Written problem 1 –
In the passage about Macnamara and the Contract Buyers League, in what year did the league's Black home buyers join together?
Written problem 2 –
Write a continuation of the passage about Macnamara and the Contract Buyers League, starting right after its final sentence.

Provided passage –
⁂
Macnamara’s passionate, almost obsessive attention to the problems of racial inequality often made others uncomfortable, said his longtime friend, Father John Foley, a founder of Cristo Rey Jesuit High School in Pilsen.

“He was a prophet, and people don’t like prophets,” said Foley, counting himself among those who at times counseled against Macnamara’s dogged approach.

But Foley said recent developments including the Black Lives Matter Movement have vindicated Macnamara’s persistence.

Macnamara was a lead organizer for the Contract Buyers League, a group of Black home buyers who joined together in 1968 to fight exploitive real estate contract sales.

Barred at the time from receiving conventional bank mortgages, African Americans who bought homes in what previously had been all-white neighborhoods had no choice but to purchase the properties on contract from real estate speculators who routinely charged them double what they had paid for the same homes — often only days earlier. The sellers also charged them interest rates several points higher than white home buyers were paying for bank mortgages at the time.
⁂
Given records –
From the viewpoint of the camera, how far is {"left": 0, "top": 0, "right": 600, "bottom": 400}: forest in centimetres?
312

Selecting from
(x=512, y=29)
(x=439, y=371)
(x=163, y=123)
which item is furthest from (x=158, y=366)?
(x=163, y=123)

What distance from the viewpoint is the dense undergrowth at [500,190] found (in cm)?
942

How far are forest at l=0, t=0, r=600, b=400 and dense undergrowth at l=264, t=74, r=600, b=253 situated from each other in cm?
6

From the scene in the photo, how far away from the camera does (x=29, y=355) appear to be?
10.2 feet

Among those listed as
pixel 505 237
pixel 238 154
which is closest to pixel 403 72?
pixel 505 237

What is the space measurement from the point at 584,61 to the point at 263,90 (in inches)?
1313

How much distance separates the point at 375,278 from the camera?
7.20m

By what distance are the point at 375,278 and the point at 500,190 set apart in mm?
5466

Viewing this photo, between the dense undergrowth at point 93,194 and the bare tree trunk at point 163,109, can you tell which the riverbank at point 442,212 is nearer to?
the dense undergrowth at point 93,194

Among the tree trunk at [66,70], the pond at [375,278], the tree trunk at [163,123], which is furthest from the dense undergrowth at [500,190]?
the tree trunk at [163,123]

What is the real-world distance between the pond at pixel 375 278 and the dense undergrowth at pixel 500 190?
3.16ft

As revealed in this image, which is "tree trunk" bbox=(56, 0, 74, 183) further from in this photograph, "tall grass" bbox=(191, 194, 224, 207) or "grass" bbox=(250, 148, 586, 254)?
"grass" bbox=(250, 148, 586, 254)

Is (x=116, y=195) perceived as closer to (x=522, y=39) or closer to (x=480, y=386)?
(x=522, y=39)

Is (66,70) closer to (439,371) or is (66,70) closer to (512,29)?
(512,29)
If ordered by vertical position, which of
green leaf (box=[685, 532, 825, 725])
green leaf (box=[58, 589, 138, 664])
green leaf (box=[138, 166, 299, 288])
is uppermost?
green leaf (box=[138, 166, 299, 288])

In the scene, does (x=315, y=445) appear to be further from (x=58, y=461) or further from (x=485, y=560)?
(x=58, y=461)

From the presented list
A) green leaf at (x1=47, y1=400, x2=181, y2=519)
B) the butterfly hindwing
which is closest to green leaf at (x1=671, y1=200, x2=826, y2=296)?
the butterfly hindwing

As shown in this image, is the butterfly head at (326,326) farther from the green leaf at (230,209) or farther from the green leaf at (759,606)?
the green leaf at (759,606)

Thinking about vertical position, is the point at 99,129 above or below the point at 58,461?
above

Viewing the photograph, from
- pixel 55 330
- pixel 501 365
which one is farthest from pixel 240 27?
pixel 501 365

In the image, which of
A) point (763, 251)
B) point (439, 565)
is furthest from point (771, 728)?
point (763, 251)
⁂
Output 1 –
1968

Output 2 –
Maybe the worst part of the deal was the installment contracts gave the buyers no equity in their homes, which they didn’t own unless and until they paid off the total amount owed. They could be evicted and lose everything if they missed even one payment, which was in the seller’s interest because the seller could then put the property on the market again — and collect another down payment.

Macnamara became aware of the problem by talking with residents after taking on a community organizing project for Father Jack Egan at Presentation Church in North Lawndale in 1967. Macnamara moved into the neighborhood himself and recruited a team of college students to help with the research.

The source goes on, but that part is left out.